I refer to the filing by the Corporation of the above-captioned Registration Statement on Form F-3 (the “Registration Statement”) under the Securities Act of 1933, as amended, covering the resale of an aggregate of 4734,350 common shares without par value in the Corporation (the “Issued Shares”) issued by the Corporation as described in the Registration Statement, 6,560,000 common shares without par value in the Corporation (the “Conversion Shares”) to be issued by the Corporation upon conversion in whole of the issued and outstanding Class “B” Preferred shares of the Corporation as described in the Registration Statement, and 5,322,292 common shares without par value in the Corporation (the “Warrant Shares”) to be issued by the Corporation upon exercise of 5,322,292 share purchase warrants (the “Warrants”) issued by the Corporation as described in the Registration Statement.

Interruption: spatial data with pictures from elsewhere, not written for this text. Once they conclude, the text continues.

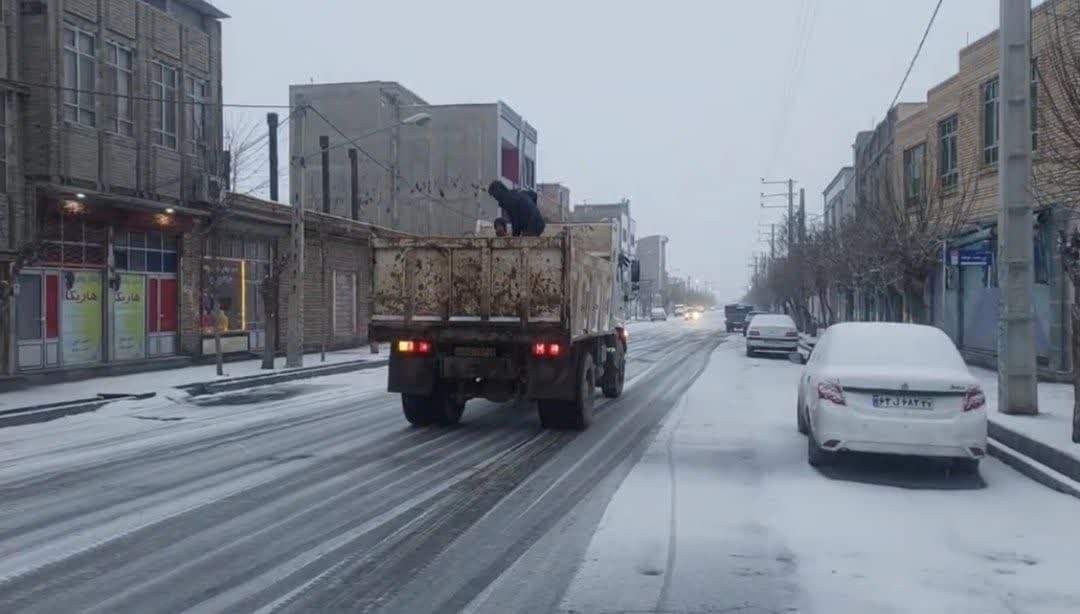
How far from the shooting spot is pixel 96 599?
5.74 meters

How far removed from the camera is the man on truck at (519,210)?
13.9 m

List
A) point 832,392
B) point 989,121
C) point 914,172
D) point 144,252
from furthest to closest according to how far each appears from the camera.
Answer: point 914,172
point 144,252
point 989,121
point 832,392

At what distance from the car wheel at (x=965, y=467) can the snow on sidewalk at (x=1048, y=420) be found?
33.9 inches

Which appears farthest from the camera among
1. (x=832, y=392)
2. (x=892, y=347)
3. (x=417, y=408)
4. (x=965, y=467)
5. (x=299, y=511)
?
(x=417, y=408)

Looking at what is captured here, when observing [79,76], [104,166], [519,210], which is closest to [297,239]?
[104,166]

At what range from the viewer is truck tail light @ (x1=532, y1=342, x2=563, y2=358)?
12391mm

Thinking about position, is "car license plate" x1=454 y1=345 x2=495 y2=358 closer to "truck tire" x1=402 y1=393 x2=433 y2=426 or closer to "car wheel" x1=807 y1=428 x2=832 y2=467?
"truck tire" x1=402 y1=393 x2=433 y2=426

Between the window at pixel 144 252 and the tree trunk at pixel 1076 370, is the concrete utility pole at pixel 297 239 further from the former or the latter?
the tree trunk at pixel 1076 370

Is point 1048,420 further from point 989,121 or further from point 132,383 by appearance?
point 132,383

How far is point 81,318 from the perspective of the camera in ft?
72.2

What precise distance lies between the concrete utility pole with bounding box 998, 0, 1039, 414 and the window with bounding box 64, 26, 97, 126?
18.5 m

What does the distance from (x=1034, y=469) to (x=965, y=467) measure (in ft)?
2.26

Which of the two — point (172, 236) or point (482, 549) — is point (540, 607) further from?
point (172, 236)

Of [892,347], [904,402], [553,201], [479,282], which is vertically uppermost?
[553,201]
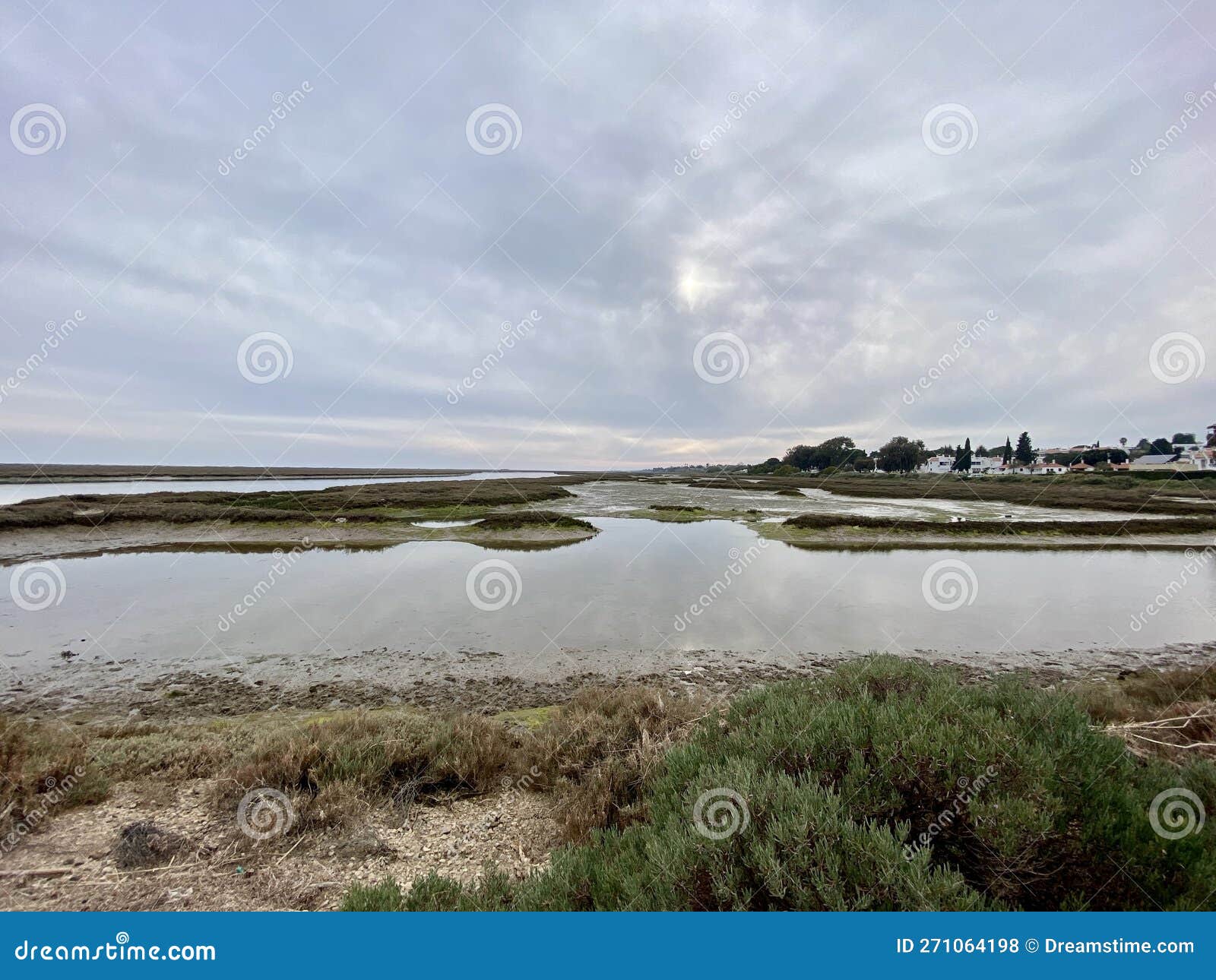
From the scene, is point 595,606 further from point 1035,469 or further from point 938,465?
point 938,465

I have considered such questions of law and have examined and relied upon such records, certificates of public officials and officers of the Corporation and other documents as I have deemed necessary or appropriate to enable me to render the opinions expressed below. In examining such records, certificates and other documents, I have assumed (i) the genuineness of the signatures of and the authority of all persons signing documents examined by me, (ii) the authenticity of all documents examined by me that were submitted to me as originals, (iii) the conformity to authentic original documents of all documents examined by me that were submitted to me as certified, conformed or photostatic copies of original documents, and (iv) the identity and capacity of all individuals acting or purporting to act as public officials. I have also assumed the legal capacity for all purposes relevant hereto of all natural persons and, with respect to all parties to agreements or instruments relevant hereto other than the Corporation, that such parties had the requisite power and authority (corporate or otherwise) to execute, deliver and perform such agreements or instruments, that such agreements or instruments have been duly authorized by all requisite action (corporate or otherwise), executed and delivered by such parties and that such agreements or instruments are the valid, binding and enforceable obligations of such parties.

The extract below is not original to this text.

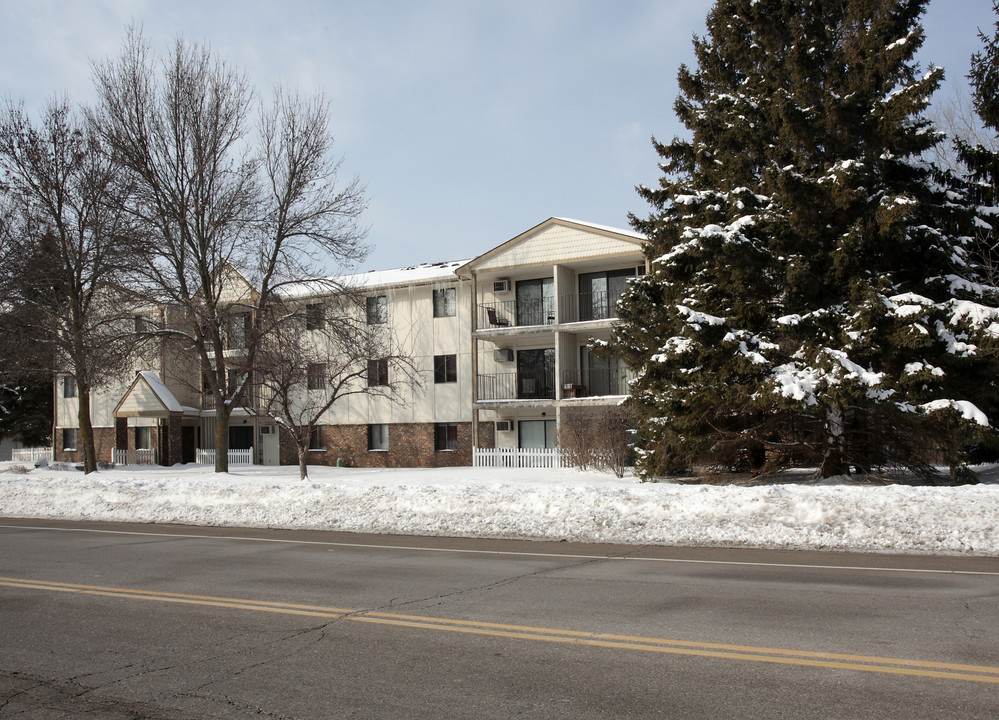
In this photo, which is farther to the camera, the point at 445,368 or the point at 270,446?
the point at 270,446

Based on the foregoing, I am of the opinion that the Issued Shares have been, and the Conversion Shares and Warrant Shares, when issued in accordance with the rights and restrictions attached to the Class “B” Shares and the terms of the Warrants respectively will be, duly issued by the Corporation as fully paid and non-assessable shares in the capital of the Corporation.
I do not express any opinion as to any laws other than the laws of the Province of British Columbia and the laws of Canada applicable therein.
I consent to the filing of this opinion as an exhibit to the Registration Statement and the reference to the name of my firm therein.